Extrait de page
En effet, pour que la recharge en eaux pluviales soit efficace (c’est à dire qu’il y ait peu de pertes entre la quantité d’eau de pluie qui tombe au sol et celle qui rejoint la nappe), il faut que ces pluies aient lieu entre novembre et mars, de façon régulière et pas trop vigoureuse. D’une part, de très fortes pluies ne sont pas totalement absorbées car les sols, alors gorgés d’eau, induisent du ruissellement vers les cours d’eau. D’autre part, à partir du printemps, l’eau pluviale est en partie captée par la végétation en croissance et l’été, en partie évaporée. C’est ainsi qu’entre 2027 et 2019, trois hivers insuffisemment pluvieux et trois printemps très chauds ont conduit à des arrêtés sécheresse. En 2019, la MEL a même frôlé la rupture d’alimentation en eau potable.
Ces enjeux économiques, de logements ou d’équipements encore autorisés en zone de vulnérabilité forte et moyenne interrogent. Qu’en est-il du maintien de l’intégrité des espaces non bâtis (champs, espaces verts) garantissant la perméabilité du territoire et donc la recharge de la nappe ? Le niveau de risque d’accidents augmente-il ou décroît-il, quels sont les accidents envisageables et comment nous en prémunissons-nous ? Quels sont les critères d’arbitrages qui conduisent à des décisions d’artificialisation des sols ? Quel type d’activité économique est-il raisonnable d’accueillir ? Comment réduire le trafic routier sur ce territoire ? Pourquoi telle partie du territoire ne bénéficie-t-elle pas du même niveau de protection que telle autre partie qui semble bénéficier du même niveau de vulnérabilité ? Pourquoi le territoire accueille-t-il encore de nouveaux projets d’activités économiques stockant des produits dangereux ? Qu’en est-il de la pertinence de la traduction réglementaire de la Directive Cadre Européenne et de la Loi sur l’Eau ? Certains ajustements sont-ils nécessaires ?

Consigne à suivre
D'après l'extrait sur la recharge de la nappe, entre quels mois les pluies doivent-elles tomber pour que cette recharge soit efficace ?

Données extraites
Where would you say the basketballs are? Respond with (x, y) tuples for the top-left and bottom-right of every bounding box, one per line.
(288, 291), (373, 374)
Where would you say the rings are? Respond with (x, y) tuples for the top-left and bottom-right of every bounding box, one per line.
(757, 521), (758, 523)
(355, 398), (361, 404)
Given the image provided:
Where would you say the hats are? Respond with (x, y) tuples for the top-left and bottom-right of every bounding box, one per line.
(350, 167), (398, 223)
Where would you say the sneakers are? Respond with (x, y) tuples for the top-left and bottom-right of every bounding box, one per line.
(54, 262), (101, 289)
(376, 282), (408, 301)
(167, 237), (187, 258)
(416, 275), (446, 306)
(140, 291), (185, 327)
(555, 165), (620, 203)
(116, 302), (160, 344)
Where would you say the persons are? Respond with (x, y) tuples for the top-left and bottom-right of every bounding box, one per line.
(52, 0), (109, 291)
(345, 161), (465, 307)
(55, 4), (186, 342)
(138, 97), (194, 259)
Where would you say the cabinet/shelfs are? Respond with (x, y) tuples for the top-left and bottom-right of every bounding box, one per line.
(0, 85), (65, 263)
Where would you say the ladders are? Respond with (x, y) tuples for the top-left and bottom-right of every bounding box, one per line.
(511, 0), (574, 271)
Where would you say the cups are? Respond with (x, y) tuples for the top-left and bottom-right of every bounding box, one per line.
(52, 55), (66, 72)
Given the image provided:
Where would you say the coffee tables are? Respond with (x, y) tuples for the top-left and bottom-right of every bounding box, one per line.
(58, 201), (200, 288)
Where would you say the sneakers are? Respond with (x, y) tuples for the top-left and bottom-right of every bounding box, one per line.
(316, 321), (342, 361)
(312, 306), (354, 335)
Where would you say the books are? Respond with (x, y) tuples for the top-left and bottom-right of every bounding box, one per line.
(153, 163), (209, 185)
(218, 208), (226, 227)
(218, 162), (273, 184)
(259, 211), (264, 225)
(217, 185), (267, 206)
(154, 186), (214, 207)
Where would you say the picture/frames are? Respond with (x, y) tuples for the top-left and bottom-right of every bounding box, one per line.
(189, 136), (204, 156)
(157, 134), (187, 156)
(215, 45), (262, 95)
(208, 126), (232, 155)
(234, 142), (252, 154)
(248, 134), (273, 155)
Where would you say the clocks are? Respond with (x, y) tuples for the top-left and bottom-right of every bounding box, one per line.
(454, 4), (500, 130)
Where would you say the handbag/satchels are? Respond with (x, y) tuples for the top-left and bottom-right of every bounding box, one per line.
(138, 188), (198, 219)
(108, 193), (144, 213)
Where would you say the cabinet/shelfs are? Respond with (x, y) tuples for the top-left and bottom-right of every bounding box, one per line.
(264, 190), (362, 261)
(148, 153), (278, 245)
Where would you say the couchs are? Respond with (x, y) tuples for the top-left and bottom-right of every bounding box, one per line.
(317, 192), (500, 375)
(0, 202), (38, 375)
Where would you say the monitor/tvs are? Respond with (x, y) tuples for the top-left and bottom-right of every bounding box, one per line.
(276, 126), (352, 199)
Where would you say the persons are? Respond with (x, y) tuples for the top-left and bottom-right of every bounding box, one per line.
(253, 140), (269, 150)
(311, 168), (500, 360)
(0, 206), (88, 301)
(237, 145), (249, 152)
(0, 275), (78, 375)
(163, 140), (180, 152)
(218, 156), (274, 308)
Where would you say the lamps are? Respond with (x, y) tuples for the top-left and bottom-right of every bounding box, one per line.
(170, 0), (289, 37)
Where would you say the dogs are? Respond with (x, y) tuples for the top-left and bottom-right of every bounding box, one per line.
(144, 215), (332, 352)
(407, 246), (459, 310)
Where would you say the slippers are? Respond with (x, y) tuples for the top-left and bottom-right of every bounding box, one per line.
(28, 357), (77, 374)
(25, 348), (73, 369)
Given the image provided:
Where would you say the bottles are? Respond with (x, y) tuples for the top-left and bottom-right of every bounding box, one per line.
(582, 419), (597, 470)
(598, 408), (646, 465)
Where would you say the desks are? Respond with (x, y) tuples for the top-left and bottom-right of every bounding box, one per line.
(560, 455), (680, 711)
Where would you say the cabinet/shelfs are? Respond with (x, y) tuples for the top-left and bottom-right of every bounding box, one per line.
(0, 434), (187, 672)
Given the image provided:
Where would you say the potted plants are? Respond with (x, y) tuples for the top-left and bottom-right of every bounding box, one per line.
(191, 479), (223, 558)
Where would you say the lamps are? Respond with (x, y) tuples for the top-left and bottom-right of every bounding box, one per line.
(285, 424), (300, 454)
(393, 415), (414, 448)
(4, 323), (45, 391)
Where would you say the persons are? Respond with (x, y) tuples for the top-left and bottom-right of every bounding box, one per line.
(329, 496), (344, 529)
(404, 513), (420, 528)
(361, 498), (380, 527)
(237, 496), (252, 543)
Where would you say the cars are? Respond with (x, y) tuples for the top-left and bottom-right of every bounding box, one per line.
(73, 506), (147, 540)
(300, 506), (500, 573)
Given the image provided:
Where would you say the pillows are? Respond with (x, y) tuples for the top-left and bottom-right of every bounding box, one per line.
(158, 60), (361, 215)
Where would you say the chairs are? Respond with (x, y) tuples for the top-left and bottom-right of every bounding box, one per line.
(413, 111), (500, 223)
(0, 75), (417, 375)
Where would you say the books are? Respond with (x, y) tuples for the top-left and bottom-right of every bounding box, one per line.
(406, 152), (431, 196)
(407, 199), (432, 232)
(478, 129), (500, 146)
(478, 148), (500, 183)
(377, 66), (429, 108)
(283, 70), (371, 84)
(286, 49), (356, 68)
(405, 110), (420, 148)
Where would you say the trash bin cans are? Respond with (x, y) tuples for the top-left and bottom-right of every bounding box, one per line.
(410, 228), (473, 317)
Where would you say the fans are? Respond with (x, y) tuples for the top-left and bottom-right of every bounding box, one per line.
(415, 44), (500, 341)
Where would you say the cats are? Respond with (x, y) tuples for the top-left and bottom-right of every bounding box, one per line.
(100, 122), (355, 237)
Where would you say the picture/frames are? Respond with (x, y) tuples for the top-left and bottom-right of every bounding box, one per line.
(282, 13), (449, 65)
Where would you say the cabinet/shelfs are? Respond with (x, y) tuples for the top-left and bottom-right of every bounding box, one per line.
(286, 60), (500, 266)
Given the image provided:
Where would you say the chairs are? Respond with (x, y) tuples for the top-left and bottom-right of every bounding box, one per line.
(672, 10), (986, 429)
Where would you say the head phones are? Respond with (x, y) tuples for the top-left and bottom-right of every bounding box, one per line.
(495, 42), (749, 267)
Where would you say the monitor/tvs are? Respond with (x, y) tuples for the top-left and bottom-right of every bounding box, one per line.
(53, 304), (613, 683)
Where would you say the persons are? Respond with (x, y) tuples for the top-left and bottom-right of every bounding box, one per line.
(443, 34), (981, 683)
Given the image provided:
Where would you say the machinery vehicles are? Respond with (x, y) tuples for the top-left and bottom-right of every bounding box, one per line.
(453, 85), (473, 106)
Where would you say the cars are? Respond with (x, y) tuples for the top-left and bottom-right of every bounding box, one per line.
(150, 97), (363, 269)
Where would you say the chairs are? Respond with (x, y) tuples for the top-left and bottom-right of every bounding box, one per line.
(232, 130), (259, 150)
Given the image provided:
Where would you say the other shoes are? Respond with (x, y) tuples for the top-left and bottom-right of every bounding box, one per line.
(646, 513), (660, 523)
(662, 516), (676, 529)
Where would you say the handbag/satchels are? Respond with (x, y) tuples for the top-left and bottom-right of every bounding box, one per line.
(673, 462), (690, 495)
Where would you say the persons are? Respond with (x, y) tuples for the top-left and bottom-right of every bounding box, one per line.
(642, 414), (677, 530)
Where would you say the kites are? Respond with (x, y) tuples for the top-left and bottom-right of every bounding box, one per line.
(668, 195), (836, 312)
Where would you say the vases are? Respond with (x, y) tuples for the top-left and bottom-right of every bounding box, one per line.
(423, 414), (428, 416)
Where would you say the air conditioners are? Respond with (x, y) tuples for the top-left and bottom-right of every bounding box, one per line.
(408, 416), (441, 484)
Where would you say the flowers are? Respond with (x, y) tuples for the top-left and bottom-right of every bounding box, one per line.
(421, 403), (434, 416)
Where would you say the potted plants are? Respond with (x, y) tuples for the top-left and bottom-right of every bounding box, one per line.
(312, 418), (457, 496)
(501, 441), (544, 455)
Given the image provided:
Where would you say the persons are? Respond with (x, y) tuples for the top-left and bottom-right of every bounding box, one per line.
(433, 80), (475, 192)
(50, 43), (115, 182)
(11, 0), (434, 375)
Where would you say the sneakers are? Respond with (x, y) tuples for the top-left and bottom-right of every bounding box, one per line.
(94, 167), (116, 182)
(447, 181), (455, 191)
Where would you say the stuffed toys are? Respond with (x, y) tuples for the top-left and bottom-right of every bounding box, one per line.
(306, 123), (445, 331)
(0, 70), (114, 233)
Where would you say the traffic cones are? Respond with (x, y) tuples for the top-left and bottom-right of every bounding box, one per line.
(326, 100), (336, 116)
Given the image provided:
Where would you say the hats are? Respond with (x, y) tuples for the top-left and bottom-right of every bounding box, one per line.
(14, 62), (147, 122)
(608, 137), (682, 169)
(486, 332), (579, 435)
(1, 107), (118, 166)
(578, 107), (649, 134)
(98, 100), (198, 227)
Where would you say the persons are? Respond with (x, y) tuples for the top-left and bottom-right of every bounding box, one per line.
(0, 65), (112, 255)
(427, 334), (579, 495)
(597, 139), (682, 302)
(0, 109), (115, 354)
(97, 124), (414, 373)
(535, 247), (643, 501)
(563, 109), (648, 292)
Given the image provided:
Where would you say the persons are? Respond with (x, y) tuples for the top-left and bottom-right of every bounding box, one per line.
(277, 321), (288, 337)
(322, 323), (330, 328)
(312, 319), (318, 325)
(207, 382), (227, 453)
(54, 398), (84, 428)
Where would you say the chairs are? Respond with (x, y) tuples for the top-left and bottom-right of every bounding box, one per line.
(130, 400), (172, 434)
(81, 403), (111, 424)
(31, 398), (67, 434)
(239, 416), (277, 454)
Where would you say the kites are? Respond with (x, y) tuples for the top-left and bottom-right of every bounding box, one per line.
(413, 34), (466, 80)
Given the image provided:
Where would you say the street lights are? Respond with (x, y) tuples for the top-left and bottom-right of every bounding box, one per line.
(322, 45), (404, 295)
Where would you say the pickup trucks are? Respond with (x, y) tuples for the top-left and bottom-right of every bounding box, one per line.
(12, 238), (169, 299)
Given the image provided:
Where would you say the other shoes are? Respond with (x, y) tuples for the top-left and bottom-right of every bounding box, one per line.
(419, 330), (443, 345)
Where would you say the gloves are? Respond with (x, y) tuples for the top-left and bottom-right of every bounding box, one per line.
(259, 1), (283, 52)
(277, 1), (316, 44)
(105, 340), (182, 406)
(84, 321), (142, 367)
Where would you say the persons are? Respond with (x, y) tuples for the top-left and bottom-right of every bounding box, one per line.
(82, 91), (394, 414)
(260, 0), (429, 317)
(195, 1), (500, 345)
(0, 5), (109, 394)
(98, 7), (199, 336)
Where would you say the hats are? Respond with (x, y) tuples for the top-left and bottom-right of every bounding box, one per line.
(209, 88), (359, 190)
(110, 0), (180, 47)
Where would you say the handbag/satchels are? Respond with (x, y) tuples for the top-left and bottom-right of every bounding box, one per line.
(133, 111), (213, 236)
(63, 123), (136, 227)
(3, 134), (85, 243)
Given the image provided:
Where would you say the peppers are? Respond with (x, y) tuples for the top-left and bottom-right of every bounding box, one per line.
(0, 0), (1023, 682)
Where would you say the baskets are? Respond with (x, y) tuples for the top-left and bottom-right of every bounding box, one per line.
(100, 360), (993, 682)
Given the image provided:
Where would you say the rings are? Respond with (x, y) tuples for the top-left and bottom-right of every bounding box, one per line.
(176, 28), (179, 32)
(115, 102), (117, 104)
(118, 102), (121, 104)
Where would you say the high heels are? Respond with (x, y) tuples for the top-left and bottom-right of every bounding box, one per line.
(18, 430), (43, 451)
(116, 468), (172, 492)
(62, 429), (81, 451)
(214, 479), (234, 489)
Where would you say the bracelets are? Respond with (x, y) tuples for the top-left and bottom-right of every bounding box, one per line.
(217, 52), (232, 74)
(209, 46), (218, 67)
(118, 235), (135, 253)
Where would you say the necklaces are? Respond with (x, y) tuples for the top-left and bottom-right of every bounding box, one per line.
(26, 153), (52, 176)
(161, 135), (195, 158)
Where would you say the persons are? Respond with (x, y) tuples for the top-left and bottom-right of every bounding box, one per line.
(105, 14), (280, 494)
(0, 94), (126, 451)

Réponse correcte
Entre novembre et mars.